- Born: Albert Pierce Evans December 29, 1968 Atlanta, Georgia, U.S.
- Died: June 22, 2015 (aged 47) Mount Sinai Hospital, New York City, U.S.
- Education: School of American Ballet
- Occupations: Ballet dancer; choreographer;
- Years active: 1988–2010
- Career
- Former groups: New York City Ballet

= Albert Evans (dancer) =

American ballet dancer and choreographer (1968–2015)

Albert Pierce Evans (December 29, 1968 – June 22, 2015) was an American ballet dancer and choreographer. He joined the New York City Ballet in 1988, became a principal dancer in 1995, making him the second African American dancer to hold this position, and had pursue choreography. He retired from performing in 2010, then served as a ballet master until his death.

==Early life==
Evans was born in Atlanta. He started training in ballet and modern dance after watching The Nutcracker on television. In 1986, he entered the School of American Ballet on full scholarship.

==Career==
In 1988, Evans joined the New York City Ballet. He was soon given lead roles by choreographers Eliot Feld and William Forsythe, both for NYCB's American Music Festival. He was also cast in other lead roles while being a corps de ballet member. He was promoted to soloist in 1991 and principal dancer in 1995. He was the second African American principal dancer in the company, after Arthur Mitchell, and the sole one during his career. Though he had never worked with George Balanchine, he was known for performing his works. Choreographers he had created roles for includes Alexei Ratmansky, Christopher Wheeldon and Susan Stroman. While he was still performing, he started pursuing choreography, his works include Haiku, Broken Promises, both for NYCB, and Seego for The Washington Ballet.

» GIVEN DATA

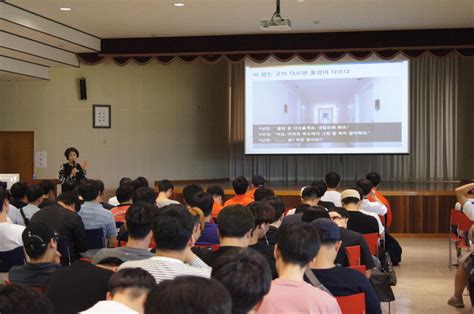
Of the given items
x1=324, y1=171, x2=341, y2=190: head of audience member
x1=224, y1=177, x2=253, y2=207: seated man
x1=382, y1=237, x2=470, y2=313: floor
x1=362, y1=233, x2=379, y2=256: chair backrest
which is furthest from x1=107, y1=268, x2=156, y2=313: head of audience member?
x1=324, y1=171, x2=341, y2=190: head of audience member

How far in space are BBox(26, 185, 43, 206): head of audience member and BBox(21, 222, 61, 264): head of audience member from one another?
258cm

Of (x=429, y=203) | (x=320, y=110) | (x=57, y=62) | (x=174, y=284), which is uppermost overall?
(x=57, y=62)

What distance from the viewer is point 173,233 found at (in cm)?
280

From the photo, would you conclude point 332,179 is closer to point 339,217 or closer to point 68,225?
point 339,217

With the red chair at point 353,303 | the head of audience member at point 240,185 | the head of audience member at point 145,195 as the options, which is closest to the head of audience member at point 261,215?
the red chair at point 353,303

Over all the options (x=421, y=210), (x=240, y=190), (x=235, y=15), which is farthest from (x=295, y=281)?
(x=421, y=210)

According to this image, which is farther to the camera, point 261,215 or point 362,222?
point 362,222

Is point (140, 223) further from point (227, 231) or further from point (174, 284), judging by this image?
point (174, 284)

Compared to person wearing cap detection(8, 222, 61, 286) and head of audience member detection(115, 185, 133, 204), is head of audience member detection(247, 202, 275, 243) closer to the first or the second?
person wearing cap detection(8, 222, 61, 286)

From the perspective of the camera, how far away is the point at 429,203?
32.3 feet

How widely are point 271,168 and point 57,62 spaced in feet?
16.3

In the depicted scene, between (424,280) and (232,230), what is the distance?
413 cm

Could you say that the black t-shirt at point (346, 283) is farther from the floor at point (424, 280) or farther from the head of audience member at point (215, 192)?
the head of audience member at point (215, 192)

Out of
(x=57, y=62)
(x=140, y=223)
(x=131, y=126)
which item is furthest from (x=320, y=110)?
(x=140, y=223)
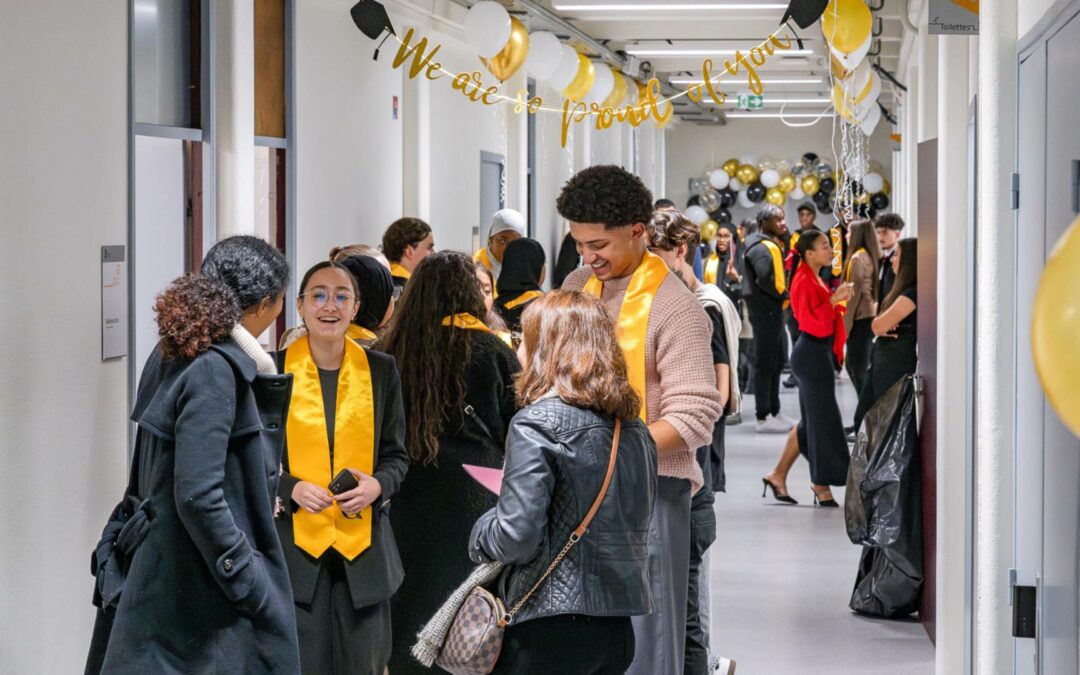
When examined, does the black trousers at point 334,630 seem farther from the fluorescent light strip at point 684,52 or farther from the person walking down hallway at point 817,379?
the fluorescent light strip at point 684,52

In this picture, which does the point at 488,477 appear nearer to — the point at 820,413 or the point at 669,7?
the point at 820,413

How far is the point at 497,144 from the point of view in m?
11.4

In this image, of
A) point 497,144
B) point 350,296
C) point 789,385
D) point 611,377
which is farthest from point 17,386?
point 789,385

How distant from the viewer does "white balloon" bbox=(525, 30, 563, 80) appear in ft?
30.0

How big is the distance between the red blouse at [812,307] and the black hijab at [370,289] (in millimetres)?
4291

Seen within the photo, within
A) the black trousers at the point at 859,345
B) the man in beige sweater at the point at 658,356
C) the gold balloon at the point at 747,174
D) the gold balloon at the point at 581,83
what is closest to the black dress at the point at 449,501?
the man in beige sweater at the point at 658,356

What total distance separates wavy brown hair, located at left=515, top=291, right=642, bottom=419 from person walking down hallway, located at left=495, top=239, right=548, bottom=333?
3.10m

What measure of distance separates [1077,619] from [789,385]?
1307cm

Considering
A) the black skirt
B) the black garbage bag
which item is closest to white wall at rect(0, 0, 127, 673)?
the black garbage bag

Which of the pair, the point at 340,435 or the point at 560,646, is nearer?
the point at 560,646

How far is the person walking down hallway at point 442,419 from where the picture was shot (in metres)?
3.80

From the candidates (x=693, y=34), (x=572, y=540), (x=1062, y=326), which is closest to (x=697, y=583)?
(x=572, y=540)

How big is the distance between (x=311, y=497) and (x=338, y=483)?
76mm

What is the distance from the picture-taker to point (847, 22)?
269 inches
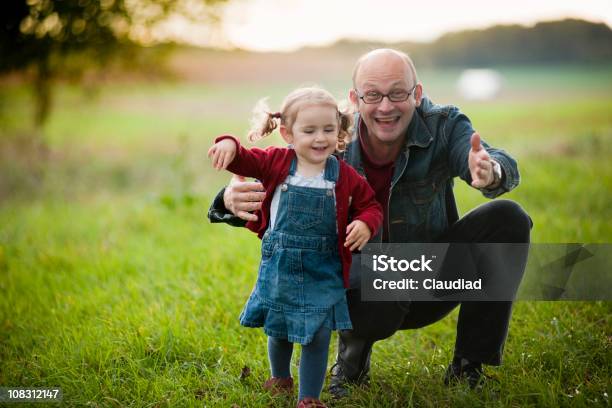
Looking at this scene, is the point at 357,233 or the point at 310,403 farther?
the point at 310,403

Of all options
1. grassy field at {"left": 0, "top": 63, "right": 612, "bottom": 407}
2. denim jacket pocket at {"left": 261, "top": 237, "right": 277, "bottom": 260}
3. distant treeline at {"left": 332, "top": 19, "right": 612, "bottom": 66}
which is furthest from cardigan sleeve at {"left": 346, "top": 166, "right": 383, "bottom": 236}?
distant treeline at {"left": 332, "top": 19, "right": 612, "bottom": 66}

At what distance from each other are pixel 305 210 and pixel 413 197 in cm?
79

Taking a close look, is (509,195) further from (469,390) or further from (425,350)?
(469,390)

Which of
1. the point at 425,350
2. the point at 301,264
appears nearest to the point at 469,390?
the point at 425,350

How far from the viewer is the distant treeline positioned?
14.9 metres

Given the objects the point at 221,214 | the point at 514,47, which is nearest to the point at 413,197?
the point at 221,214

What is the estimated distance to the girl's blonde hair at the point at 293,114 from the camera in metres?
2.48

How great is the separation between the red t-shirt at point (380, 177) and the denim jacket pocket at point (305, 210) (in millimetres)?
595

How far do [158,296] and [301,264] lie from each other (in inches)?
78.0

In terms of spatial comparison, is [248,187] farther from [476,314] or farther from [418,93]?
[476,314]

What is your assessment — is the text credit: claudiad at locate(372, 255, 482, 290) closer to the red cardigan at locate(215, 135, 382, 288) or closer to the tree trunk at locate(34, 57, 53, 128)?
the red cardigan at locate(215, 135, 382, 288)

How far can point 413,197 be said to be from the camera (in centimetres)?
304

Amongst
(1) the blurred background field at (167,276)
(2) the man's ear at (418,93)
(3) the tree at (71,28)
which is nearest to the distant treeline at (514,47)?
(1) the blurred background field at (167,276)

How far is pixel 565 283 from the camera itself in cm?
395
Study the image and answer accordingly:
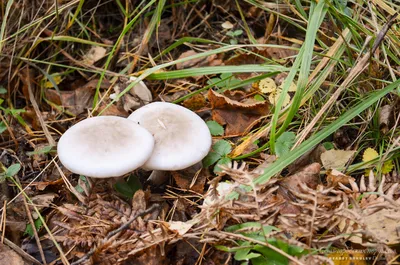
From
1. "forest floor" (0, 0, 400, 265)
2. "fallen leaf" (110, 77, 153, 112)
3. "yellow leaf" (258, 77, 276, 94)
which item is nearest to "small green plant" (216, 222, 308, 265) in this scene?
"forest floor" (0, 0, 400, 265)

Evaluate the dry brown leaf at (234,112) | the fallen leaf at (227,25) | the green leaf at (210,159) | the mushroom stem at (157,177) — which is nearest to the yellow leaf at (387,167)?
the dry brown leaf at (234,112)

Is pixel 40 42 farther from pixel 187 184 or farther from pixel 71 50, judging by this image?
pixel 187 184

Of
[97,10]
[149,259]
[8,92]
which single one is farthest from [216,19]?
[149,259]

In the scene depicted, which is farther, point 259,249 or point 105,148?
point 105,148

» TASKS FOR THIS EXERCISE
A. Repeat the portion of the article on Albert Evans starting with "- Education: School" and going on through "on full scholarship.".
B. Carry on writing the article on Albert Evans from its last sentence.
The rows come from a source unrelated to the article on Albert Evans.

» ANSWERS TO THIS EXERCISE
A.
- Education: School of American Ballet
- Occupations: Ballet dancer; choreographer;
- Years active: 1988–2010
- Career
- Former groups: New York City Ballet

= Albert Evans (dancer) =

American ballet dancer and choreographer (1968–2015)

Albert Pierce Evans (December 29, 1968 – June 22, 2015) was an American ballet dancer and choreographer. He joined the New York City Ballet in 1988, became a principal dancer in 1995, making him the second African American dancer to hold this position, and had pursue choreography. He retired from performing in 2010, then served as a ballet master until his death.

==Early life==
Evans was born in Atlanta. He started training in ballet and modern dance after watching The Nutcracker on television. In 1986, he entered the School of American Ballet on full scholarship.

B.
In June 2010, Evans retired after performing the third (Phlegmatic) variation from Balanchine's The Four Temperaments and Forsythe's Herman Schmerman pas de deux, partnering Wendy Whelan. He then served as a ballet master with the company. He also became an assistant to resident choreographer Justin Peck, and appeared in the documentary Ballet 422, which follows the creation process of Peck's Paz de la Jolla.

==Death==
On June 22, 2015, Evans died at the Mount Sinai Hospital in New York City following a short illness.